[START OF PAGE]

Taken together, it is clear from previous work that children use task-relevant self-directed speech during cognitively challenging tasks. However, such speech is not always related to performance. The current exploratory study aimed to provide insights into when and why self-directed speech correlates with performance by examining self-directed speech and performance on three tasks that have been used previously to elicit and study self-directed speech: a planning task (Fernyhough & Fradley, 2005), a visual dimensional matching task (Winsler et al., 1997) and a delayed recall task (Flavell et al., 1966). We selected these tasks in part because they vary greatly in their performance demands (e.g., matching by dimension, recalling information in order, planning), allowing us to examine speech in different task contexts. We modeled self-directed speech at the trial level, predicting the odds of a particular form of speech being used on a given trial, allowing us to account for trial number and specific task trial characteristics that could influence performance and speech use.
The study examined overt speech and partially covert speech separately, testing if these forms differentially relate to performance. If overt speech is partially determined by social goals, it may be less related to performance. We also explored whether the two forms of speech are differentially predicted by social speech variables (talkativeness with strangers and social talk during the task). While this is not the first study to explore children’s self-directed speech on multiple tasks, by exploring overt and partially covert speech separately and modeling our data at the trial level, we hoped to learn more about how the manifestation of self-directed speech during a task relates to performance, task-trial demands, and child sociality.
Method
Participants
Eighty-six 5- to 7-year-old children (M = 5.99 years SD = .61, range = 5.0 – 7.1; females = 47) were recruited to participate in an in-person (lab-based) study in 2015 and were drawn from a database of U.S.-based families who had previously indicated interest in participating in research. Four additional children were excluded from the study due to uncooperativeness (n = 3) and developmental delay (n = 1) that prohibited participation. The target sample size was 85 participants, which would provide 80% power to detect an r of .3 at an alpha level of p < .05.
Some children did not complete some tasks due to failure to satisfactorily complete the practice portion of a given task or uncooperativeness. In total, 84, 83, and 72 children completed the Delayed Recall task, Selective Attention task, and Tower of London task, respectively. Due to the geographical region in which this study was conducted, most participants (> 90%) had at least one parent with a four-year college degree and were White and non-Hispanic/Latino.
Design and Measures
The reported study used a cross-sectional correlational design. Children completed the three focal tasks across two test sessions. These tasks were administered as part of a larger study on self-directed speech and proactive control. The larger study included several measures that are not reported here. The tasks were completed across two 45-minute sessions that were a week or less apart. Tasks were administered in a fixed order, in order to minimize variation between subjects in task performance due to differences in order, as is recommended in individual differences studies (Friedman et al., 2008). At the first session, children completed the Delayed Recall and Selective Attention tasks, and at the second session they completed the Tower of London.

[END OF PAGE]
[START OF ENTRIES PROVIDED]

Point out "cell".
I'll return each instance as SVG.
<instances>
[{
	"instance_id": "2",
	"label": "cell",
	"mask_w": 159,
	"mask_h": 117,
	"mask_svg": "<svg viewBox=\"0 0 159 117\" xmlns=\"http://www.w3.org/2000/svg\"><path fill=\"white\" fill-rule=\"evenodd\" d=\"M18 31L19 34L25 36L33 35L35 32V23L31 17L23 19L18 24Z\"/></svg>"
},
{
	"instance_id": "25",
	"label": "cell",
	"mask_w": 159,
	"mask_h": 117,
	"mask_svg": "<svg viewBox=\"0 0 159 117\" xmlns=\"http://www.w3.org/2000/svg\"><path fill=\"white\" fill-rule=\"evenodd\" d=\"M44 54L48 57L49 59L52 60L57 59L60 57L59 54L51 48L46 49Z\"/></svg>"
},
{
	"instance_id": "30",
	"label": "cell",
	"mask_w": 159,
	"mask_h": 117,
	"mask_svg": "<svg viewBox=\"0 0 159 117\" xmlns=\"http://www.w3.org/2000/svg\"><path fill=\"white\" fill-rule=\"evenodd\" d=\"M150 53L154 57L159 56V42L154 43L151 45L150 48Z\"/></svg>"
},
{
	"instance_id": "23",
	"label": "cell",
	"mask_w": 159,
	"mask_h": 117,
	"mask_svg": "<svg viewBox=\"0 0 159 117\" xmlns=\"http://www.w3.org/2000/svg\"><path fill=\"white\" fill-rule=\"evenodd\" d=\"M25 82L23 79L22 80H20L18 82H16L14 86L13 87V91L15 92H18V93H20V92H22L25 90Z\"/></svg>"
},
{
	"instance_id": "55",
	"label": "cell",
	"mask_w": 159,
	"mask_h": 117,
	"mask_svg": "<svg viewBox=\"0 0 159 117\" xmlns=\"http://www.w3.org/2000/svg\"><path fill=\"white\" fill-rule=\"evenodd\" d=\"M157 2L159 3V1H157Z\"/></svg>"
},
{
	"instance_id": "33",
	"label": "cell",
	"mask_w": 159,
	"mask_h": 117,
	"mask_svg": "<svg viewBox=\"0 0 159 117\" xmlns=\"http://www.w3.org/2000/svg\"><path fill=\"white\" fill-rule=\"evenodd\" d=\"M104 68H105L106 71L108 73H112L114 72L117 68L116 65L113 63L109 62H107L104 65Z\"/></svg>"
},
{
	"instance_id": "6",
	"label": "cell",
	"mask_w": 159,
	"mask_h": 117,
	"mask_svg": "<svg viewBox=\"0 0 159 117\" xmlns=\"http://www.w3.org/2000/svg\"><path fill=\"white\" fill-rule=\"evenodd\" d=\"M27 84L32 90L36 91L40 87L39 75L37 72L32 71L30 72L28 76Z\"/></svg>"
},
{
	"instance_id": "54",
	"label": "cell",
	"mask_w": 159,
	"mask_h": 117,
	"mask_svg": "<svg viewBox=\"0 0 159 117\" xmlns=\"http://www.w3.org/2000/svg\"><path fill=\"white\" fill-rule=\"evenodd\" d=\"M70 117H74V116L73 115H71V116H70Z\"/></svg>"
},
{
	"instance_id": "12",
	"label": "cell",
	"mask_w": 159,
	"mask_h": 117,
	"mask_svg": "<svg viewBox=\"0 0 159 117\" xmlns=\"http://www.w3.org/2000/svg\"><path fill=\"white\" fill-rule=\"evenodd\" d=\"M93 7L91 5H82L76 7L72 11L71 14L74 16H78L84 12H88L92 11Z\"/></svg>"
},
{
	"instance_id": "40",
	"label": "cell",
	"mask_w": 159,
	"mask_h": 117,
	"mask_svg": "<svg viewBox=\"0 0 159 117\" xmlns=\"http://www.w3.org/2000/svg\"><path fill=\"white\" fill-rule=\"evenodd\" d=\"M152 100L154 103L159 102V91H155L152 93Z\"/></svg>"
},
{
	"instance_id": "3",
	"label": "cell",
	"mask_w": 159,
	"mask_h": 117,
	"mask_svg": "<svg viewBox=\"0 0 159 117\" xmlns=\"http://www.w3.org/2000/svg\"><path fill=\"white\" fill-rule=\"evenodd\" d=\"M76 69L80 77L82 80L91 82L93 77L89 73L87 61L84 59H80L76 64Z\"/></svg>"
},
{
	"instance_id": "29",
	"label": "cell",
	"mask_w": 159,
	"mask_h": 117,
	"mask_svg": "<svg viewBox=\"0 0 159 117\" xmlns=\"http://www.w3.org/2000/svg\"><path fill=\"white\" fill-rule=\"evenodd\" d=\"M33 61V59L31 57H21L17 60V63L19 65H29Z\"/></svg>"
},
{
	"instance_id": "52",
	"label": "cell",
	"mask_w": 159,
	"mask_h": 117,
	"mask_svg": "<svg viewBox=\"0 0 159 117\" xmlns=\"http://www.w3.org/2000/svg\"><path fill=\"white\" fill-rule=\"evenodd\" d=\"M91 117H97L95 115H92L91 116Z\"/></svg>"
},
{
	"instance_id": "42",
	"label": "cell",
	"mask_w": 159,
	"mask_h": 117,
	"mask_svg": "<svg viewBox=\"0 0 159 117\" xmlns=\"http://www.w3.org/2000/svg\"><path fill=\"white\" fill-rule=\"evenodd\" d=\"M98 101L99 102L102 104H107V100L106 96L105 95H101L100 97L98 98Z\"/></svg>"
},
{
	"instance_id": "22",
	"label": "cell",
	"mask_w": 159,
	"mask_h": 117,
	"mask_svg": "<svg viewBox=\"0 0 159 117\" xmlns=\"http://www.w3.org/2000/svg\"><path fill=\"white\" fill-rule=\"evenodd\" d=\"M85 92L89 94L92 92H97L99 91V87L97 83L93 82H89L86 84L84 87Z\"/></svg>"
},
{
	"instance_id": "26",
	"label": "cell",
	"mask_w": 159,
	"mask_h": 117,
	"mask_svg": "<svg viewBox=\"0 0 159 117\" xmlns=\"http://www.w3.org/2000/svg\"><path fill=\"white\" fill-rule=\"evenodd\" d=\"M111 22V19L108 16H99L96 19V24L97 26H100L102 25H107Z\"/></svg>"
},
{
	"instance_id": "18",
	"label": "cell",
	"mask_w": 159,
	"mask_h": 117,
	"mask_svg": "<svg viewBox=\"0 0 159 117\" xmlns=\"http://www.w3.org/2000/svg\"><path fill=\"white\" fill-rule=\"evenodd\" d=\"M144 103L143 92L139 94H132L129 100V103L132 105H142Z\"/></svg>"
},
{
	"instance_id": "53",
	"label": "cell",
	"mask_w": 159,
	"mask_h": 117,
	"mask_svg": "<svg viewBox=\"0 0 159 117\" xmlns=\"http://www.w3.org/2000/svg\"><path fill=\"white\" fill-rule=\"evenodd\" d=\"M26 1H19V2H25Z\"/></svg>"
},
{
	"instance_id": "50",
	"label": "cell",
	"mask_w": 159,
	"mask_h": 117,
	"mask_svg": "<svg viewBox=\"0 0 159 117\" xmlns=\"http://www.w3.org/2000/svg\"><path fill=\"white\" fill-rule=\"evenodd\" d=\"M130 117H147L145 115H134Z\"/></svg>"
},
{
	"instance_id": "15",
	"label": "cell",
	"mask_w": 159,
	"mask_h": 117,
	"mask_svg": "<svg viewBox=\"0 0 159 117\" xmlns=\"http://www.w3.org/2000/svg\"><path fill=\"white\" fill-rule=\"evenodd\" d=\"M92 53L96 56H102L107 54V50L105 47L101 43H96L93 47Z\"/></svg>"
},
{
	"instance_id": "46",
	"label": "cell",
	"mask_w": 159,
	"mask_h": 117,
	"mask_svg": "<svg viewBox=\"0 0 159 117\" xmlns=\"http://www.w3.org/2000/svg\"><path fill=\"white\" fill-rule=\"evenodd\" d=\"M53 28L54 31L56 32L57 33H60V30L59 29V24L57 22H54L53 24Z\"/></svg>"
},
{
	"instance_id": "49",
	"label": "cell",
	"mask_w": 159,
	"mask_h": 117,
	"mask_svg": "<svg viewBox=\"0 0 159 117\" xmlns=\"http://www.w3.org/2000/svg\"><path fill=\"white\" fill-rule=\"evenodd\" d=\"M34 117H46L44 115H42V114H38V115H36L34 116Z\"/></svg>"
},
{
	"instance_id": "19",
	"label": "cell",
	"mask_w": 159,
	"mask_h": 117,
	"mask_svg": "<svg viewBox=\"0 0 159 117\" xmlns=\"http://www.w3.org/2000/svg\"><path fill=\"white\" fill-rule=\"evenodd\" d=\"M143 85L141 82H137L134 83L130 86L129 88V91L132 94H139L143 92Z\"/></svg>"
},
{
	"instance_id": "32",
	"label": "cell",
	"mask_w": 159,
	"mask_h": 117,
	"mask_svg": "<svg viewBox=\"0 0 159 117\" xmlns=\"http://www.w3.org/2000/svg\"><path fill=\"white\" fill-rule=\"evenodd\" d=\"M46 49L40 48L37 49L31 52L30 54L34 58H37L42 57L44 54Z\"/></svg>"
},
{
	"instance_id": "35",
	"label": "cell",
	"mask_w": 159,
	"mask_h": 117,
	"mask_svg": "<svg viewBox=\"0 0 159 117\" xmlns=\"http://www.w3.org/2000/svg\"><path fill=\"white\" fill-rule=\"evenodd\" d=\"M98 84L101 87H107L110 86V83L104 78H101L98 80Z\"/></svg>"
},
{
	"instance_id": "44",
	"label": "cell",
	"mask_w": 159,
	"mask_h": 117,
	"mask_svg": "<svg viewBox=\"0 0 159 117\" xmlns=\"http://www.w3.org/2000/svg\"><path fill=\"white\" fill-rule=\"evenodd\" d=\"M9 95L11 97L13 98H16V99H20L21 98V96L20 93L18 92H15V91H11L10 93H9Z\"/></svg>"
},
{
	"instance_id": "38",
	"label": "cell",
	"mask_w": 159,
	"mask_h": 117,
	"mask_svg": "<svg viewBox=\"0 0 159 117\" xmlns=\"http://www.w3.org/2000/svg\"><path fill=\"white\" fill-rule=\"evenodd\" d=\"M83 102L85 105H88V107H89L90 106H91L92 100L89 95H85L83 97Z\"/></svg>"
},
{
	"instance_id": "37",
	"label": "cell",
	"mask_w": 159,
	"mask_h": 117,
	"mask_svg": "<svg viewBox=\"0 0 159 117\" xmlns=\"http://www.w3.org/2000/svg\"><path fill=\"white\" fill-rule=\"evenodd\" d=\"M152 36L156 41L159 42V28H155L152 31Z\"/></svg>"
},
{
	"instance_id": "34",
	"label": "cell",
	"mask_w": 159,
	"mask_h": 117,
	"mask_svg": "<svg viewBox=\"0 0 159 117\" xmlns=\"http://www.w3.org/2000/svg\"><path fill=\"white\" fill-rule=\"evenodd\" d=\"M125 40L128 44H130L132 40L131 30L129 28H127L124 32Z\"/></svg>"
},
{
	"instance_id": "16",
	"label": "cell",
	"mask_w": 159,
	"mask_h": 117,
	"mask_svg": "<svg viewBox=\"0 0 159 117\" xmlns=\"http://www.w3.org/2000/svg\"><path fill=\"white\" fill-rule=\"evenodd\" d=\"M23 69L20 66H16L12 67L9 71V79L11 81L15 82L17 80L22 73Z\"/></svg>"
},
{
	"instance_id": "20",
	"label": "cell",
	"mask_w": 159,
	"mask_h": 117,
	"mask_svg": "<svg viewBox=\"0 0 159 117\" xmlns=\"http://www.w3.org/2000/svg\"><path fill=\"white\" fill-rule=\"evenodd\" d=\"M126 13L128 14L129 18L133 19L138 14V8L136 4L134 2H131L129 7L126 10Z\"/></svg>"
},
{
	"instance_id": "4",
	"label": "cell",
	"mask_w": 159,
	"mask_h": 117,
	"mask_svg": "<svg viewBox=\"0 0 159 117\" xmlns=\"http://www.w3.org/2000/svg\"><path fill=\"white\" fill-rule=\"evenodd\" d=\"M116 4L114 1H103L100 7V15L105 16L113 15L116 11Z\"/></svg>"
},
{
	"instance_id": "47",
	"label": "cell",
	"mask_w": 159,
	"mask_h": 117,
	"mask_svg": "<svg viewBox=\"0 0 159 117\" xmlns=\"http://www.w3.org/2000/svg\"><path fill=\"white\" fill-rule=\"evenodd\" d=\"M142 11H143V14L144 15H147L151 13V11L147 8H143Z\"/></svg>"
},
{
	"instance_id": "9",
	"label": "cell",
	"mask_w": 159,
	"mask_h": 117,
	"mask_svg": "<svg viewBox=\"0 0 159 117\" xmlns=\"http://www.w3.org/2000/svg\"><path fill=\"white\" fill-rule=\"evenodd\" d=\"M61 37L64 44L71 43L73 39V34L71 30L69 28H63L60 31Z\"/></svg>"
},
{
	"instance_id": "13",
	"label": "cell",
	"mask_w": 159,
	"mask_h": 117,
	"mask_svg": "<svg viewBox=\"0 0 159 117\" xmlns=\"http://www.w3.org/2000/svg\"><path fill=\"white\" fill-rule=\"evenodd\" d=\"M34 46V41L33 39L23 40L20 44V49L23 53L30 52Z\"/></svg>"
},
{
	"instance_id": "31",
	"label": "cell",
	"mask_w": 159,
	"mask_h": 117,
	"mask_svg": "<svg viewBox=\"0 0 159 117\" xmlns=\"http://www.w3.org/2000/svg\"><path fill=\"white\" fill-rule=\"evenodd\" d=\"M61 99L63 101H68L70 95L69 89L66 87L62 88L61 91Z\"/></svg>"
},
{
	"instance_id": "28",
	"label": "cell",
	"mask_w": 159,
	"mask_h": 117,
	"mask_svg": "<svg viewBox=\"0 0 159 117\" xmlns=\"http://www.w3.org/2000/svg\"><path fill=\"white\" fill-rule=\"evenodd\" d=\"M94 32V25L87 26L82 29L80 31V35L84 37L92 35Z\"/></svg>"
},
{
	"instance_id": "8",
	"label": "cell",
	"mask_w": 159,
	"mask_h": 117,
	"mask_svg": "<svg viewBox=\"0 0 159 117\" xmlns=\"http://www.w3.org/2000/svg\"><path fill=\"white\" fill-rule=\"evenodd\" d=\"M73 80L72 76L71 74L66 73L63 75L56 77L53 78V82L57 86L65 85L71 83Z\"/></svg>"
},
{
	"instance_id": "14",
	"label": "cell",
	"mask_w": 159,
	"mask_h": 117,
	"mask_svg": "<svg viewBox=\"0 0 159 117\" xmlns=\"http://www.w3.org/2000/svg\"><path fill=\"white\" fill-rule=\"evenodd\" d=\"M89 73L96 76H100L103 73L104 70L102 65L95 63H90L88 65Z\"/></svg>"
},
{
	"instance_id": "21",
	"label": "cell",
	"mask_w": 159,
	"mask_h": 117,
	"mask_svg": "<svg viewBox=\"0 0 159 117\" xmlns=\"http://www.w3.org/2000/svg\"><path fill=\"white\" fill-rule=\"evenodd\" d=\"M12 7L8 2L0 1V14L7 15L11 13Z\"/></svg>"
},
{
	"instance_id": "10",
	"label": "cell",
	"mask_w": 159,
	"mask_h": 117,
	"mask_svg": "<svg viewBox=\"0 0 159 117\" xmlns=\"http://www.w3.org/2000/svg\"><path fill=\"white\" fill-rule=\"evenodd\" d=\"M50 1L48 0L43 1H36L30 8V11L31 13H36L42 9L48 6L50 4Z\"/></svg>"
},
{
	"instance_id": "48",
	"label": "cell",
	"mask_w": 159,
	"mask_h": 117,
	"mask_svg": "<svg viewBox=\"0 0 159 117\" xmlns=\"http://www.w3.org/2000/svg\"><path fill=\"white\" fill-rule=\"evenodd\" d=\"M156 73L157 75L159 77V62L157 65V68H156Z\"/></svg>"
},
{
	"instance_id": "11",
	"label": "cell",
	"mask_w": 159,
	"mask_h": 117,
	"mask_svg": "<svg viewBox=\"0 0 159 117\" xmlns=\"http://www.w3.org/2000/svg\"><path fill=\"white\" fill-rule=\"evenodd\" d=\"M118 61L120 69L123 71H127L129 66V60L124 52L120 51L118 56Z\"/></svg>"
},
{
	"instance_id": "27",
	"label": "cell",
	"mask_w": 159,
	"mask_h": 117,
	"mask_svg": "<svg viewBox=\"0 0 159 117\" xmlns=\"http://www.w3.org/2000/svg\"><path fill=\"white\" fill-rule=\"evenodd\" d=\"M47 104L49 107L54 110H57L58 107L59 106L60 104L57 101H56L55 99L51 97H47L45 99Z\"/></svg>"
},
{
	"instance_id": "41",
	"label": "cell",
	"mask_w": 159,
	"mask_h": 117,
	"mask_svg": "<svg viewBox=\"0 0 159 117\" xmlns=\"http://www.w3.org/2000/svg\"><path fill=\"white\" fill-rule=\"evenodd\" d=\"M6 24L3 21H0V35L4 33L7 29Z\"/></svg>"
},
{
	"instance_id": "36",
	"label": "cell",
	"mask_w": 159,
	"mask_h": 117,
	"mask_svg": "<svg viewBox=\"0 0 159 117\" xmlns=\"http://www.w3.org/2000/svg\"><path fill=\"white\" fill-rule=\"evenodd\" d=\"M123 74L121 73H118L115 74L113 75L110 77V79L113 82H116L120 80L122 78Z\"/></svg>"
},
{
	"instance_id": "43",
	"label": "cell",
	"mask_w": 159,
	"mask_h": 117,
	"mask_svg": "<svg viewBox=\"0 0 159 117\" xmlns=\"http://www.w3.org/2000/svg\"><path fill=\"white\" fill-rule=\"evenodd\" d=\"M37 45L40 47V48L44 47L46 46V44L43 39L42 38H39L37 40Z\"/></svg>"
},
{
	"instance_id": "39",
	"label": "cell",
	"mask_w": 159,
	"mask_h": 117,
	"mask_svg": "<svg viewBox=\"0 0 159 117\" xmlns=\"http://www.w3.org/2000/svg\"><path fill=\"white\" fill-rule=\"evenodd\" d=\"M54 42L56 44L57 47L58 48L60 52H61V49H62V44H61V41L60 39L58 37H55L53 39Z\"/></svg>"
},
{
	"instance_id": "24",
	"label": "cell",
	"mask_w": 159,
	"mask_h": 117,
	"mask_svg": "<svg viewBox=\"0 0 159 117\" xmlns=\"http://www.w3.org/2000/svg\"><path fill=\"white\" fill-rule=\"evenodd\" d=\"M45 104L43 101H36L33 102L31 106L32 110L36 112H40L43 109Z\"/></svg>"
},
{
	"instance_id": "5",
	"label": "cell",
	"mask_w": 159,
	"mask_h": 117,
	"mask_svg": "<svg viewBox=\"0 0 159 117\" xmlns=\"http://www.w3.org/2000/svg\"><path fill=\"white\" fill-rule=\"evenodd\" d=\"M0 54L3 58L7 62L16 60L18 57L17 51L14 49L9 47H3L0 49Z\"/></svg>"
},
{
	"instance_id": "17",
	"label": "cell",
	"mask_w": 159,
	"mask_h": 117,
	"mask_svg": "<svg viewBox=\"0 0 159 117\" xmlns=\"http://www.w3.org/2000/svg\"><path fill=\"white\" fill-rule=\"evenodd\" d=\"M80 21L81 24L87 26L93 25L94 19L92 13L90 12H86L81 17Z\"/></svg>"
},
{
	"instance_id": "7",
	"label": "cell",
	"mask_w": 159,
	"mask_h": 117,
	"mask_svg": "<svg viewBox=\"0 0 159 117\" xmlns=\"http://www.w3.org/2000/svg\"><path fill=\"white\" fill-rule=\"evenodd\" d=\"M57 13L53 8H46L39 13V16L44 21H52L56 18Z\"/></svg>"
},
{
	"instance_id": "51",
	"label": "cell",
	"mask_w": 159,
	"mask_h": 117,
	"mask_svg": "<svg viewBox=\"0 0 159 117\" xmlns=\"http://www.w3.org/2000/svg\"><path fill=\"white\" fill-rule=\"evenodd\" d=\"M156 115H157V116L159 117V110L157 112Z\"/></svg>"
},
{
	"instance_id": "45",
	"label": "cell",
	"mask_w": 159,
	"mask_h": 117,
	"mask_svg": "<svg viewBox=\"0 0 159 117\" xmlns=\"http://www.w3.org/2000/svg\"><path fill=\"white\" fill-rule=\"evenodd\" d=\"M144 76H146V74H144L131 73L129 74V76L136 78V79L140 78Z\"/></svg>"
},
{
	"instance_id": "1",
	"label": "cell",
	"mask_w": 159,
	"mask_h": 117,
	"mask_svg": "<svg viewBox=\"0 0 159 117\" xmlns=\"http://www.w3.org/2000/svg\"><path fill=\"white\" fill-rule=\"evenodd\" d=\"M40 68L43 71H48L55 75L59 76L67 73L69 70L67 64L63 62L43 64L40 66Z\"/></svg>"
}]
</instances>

[END OF ENTRIES PROVIDED]

CHALLENGE 1 ->
Answer these questions using the passage on self-directed speech:
(a) How many children completed the Tower of London task?
(b) How long was each test session?
(c) Which tasks did children complete at the first session?
CHALLENGE 2 ->
For each statement, say whether it agrees with the passage on self-directed speech, and quote the words that decide it:
(a) The target sample size was 85 participants.
(b) The tasks were given in a random order.
(c) Five additional children were excluded from the study.

OUTPUT 1 ->
(a) 72 children.
(b) 45 minutes.
(c) The Delayed Recall and Selective Attention tasks.

OUTPUT 2 ->
(a) Yes: "The target sample size was 85 participants"
(b) No: "Tasks were administered in a fixed order"
(c) No: "Four additional children were excluded from the study"